Intentionally or not, locating the preponderance of the text in the mouths of videotaped actors and disembodied voices creates a world where only the mediated figures have humanity. Much like our world, the "real" people, the people who count, only exist on screen or on the radio. But unlike the "go-get-'em, you-deserve-the-best, everything's-gonna-be-alright" emptiness served up by the flickering shadows of our entertainment-saturated culture to distract us from a greater emptiness, these figures confront the void: "It's broken and it can't be fixed," and "If it's broken..." to which the only completer would seem to be "don't fix it." The Earth is broken; the trust between people and government is broken; our lives and relationships are broken; our psyches are broken. And while these breaks are painful, it is these very fractures that provide the unconscious mind with the raw material to forge new connections. So, yes, this is a bleak vision, but one shot through with joy in the possibilities of staying alive to one's creative self.

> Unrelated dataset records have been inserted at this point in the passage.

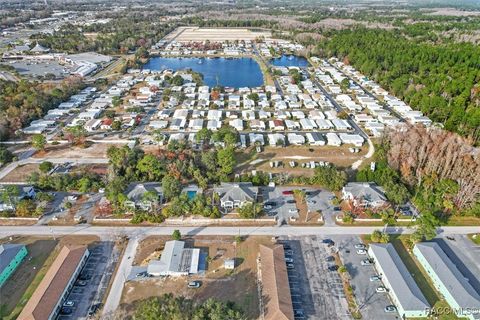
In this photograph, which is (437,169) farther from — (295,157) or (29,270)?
(29,270)

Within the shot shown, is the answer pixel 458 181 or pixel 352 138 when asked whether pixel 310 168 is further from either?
pixel 458 181

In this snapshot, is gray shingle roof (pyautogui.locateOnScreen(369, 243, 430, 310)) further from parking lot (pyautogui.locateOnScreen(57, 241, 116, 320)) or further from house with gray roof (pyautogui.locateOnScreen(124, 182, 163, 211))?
parking lot (pyautogui.locateOnScreen(57, 241, 116, 320))

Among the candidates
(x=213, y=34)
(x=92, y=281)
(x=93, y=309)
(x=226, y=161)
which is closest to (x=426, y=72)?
(x=226, y=161)

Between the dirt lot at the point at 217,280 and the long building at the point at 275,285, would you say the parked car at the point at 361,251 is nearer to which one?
the long building at the point at 275,285

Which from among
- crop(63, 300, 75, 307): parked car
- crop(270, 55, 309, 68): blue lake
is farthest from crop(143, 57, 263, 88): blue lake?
crop(63, 300, 75, 307): parked car

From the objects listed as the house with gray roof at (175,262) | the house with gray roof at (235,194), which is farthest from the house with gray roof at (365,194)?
the house with gray roof at (175,262)
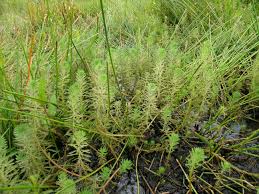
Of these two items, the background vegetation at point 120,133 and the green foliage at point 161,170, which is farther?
the green foliage at point 161,170

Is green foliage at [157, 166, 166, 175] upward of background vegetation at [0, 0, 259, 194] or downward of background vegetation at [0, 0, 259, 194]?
downward

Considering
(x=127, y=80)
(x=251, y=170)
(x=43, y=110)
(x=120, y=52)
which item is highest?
(x=120, y=52)

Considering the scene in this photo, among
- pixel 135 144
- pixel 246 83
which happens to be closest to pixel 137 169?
pixel 135 144

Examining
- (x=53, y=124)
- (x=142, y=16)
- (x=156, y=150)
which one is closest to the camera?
(x=53, y=124)

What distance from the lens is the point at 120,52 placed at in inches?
56.6

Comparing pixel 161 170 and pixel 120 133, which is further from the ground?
pixel 120 133

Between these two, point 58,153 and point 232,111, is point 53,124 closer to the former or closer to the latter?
point 58,153

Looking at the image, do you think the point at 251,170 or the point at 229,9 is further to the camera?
the point at 229,9

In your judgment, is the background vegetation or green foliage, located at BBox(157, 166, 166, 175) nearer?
the background vegetation

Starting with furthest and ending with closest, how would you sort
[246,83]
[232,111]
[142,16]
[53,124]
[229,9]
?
1. [142,16]
2. [229,9]
3. [246,83]
4. [232,111]
5. [53,124]

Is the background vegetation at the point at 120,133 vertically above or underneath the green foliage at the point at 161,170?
above

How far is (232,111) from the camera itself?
126 cm

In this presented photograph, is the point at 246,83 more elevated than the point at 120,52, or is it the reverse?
the point at 120,52

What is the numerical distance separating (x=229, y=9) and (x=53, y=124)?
63.9 inches
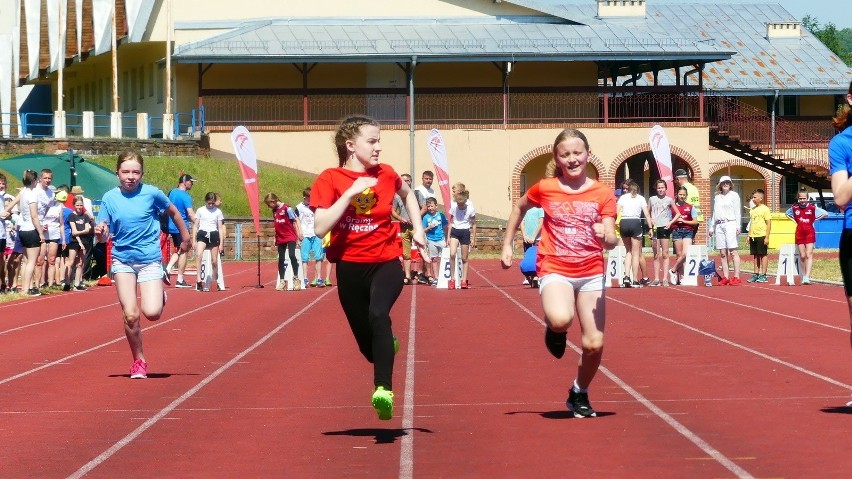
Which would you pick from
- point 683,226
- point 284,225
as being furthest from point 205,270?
point 683,226

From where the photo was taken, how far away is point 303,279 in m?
26.3

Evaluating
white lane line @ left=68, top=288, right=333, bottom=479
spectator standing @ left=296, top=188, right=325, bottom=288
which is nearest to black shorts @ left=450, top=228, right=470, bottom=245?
spectator standing @ left=296, top=188, right=325, bottom=288

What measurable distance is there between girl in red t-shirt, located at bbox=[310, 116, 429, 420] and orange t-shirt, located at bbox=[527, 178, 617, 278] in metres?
0.88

It's also mesmerizing from beginning to end. Foreman may be mourning/celebrating a broken world and the end of a brilliant career, but his power to evoke his particular existential anguish has not diminished. The piece builds to a musical crescendo reminiscent of a Handel oratorio (or is it a Mozart requiem?) and Foreman unleashes a visual image unlike any I've ever seen. Managing to evoke World War II paratroopers, the history of Western religion from the Egyptians to the Jews to the Catholic Church, the apocalypse, and Foreman-knows what else, it's a jaw-dropping coup de théatre. "Click here for additional happiness," the voice says, evoking in one line an entire culture that compulsively surfs the Internet, looking for that next fix, while everything around us goes to hell in a hand basket. It's the end of the world as we know it, but for Richard Foreman, that's just fine.